The XEN Gel Stent is made of a permanent, soft, collagen-derived, gelatin about 6 mm long. Upon implantation, it creates a gentle, diffuse outflow of aqueous from the anterior chamber into the non-dissected tissue of the subconjunctival space. The ab-interno procedure requires no tissue dissection or suturing.
Although the device creates a bleb, there are not conjunctival incisions.
“It’s strong enough for severe disease, but is safe enough for mild disease,” Bache said. The device bypasses all the potential outflow obstructions and introduces a new, patent outflow pathway.
“One stent is enough to get the desired efficacy,” he said. With 3 years’ data (n=852), pressures were reduced to 13.2 mm Hg, a 40% reduction from best-medicated pressure readings.

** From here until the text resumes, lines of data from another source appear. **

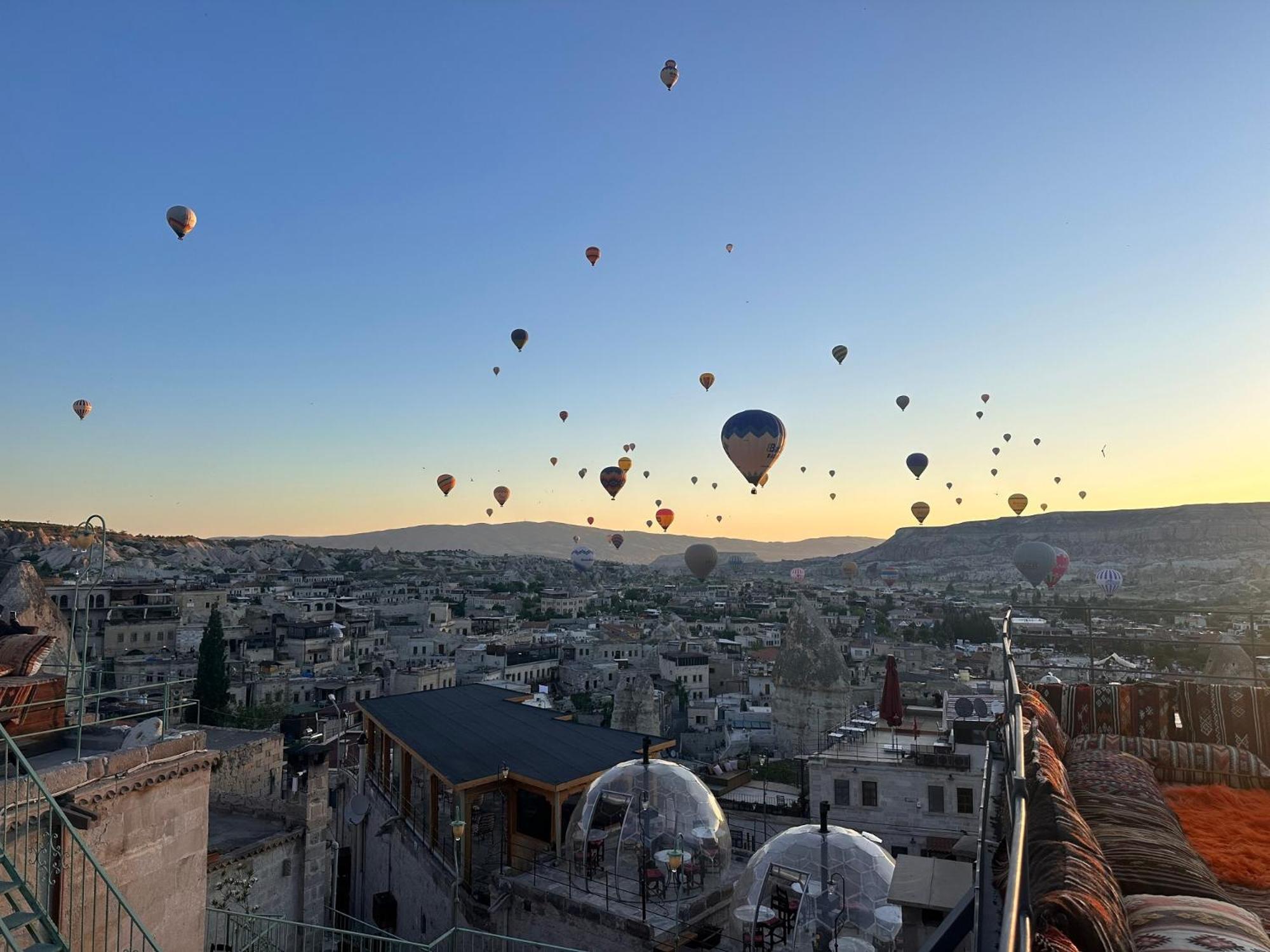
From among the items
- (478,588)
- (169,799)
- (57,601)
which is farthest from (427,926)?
(478,588)

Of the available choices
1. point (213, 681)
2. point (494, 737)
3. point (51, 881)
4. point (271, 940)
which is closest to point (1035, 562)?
point (494, 737)

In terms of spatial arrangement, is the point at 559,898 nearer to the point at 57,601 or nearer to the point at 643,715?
the point at 643,715

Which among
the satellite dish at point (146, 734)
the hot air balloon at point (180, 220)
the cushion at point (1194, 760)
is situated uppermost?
the hot air balloon at point (180, 220)

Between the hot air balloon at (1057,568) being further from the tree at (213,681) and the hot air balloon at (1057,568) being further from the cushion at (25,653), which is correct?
the cushion at (25,653)

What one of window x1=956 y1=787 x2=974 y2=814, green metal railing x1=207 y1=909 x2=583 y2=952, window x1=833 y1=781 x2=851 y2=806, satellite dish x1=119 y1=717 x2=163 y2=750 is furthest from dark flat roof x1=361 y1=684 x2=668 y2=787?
window x1=956 y1=787 x2=974 y2=814

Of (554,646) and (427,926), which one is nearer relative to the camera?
(427,926)

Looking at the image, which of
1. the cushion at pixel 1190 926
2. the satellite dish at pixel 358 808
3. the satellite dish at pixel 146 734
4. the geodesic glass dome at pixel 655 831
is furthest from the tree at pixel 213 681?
the cushion at pixel 1190 926

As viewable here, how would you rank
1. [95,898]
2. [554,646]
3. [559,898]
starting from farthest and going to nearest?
1. [554,646]
2. [559,898]
3. [95,898]
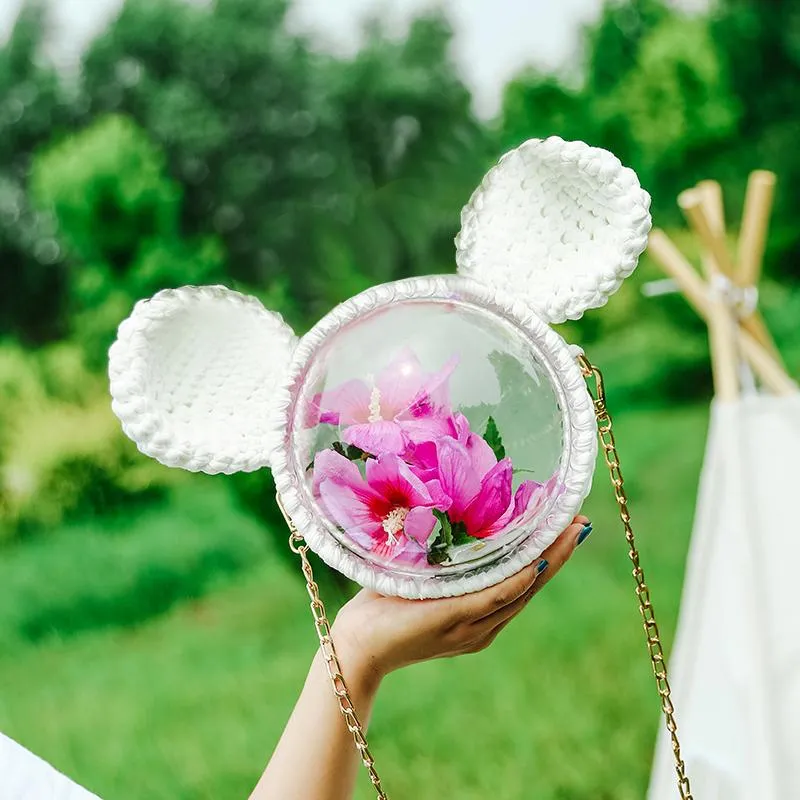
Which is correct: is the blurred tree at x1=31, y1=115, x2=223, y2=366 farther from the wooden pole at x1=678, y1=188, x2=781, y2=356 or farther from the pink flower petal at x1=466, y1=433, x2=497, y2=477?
the pink flower petal at x1=466, y1=433, x2=497, y2=477

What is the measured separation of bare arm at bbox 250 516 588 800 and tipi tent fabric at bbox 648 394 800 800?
1.93 feet

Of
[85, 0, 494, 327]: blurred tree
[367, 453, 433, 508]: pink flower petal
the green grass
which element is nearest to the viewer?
[367, 453, 433, 508]: pink flower petal

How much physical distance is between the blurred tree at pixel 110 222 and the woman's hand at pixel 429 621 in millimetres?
1303

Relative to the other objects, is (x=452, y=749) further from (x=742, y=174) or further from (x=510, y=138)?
(x=742, y=174)

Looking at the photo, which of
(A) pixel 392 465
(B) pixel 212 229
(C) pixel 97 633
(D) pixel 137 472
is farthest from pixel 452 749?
(A) pixel 392 465

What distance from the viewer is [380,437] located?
45 centimetres

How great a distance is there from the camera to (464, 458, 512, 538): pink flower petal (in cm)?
46

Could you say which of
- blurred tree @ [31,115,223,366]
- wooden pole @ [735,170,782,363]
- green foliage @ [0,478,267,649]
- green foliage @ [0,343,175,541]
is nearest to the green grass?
green foliage @ [0,478,267,649]

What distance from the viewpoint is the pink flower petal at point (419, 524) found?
1.49ft

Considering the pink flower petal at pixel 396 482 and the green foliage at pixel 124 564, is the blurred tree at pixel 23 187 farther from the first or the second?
the pink flower petal at pixel 396 482

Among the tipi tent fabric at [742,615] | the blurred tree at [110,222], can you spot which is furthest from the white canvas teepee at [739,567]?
the blurred tree at [110,222]

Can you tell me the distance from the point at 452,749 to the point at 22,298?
3.80 feet

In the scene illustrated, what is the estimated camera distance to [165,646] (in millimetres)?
1602

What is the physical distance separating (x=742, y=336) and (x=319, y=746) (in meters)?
0.86
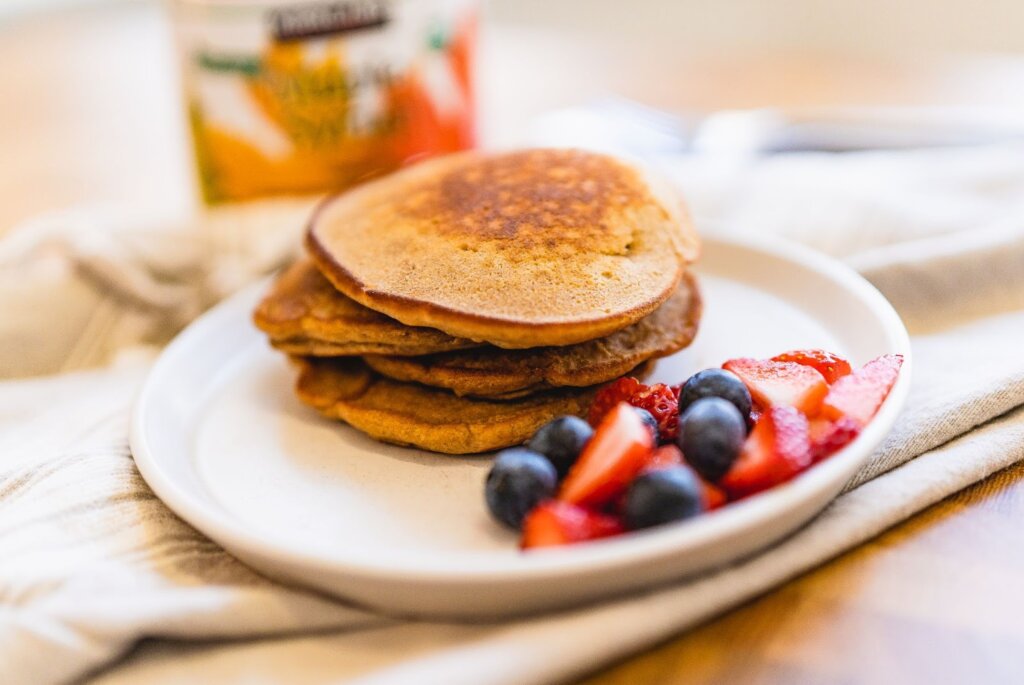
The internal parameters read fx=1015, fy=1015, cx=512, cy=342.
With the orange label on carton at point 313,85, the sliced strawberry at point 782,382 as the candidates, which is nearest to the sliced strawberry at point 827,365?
the sliced strawberry at point 782,382

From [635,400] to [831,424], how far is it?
0.72ft

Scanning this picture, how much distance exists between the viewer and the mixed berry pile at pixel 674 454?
0.98 metres

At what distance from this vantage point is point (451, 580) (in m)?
0.92

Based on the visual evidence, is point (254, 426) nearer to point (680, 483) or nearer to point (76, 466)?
point (76, 466)

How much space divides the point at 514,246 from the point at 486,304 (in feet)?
0.42

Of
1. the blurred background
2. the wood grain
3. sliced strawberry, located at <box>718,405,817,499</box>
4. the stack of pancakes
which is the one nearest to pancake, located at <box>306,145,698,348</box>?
the stack of pancakes

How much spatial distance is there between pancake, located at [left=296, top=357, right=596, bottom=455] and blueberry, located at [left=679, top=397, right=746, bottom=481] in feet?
0.80

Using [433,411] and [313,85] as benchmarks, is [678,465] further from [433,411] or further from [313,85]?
[313,85]

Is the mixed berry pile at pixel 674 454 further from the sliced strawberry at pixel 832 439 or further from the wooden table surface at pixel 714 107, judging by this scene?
the wooden table surface at pixel 714 107

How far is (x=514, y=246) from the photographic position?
1295 mm

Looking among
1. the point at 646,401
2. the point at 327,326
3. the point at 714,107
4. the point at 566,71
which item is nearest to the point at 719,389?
the point at 646,401

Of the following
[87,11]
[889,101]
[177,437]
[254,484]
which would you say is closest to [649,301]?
[254,484]

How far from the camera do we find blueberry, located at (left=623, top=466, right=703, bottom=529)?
0.96 m

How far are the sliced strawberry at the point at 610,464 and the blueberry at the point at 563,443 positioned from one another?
2cm
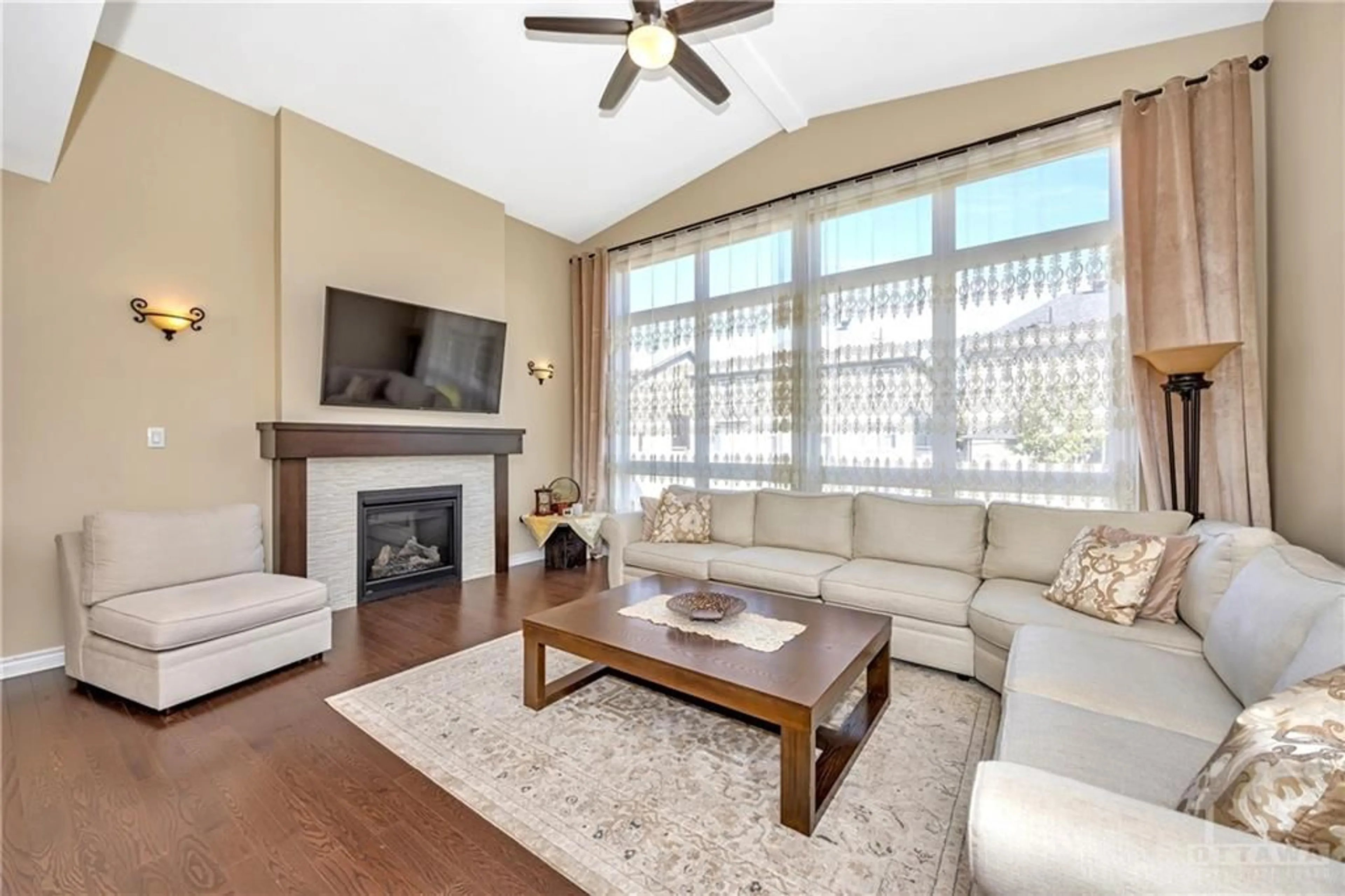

A study on the latest generation XEN 45 (n=570) resulted in average pressures in the 11-12 mmHg range, with a 40% reduction from best-medicated pressures.
Already approved in Canada and Europe, AqueSys plans to file for U.S. approval late next year.
Ron Bache is President and CEO of AqueSys, Inc. AqueSys is a venture capital backed medical device company focused on the development, and commercialization of innovative, safe, and effective implantable devices for the treatment of glaucoma.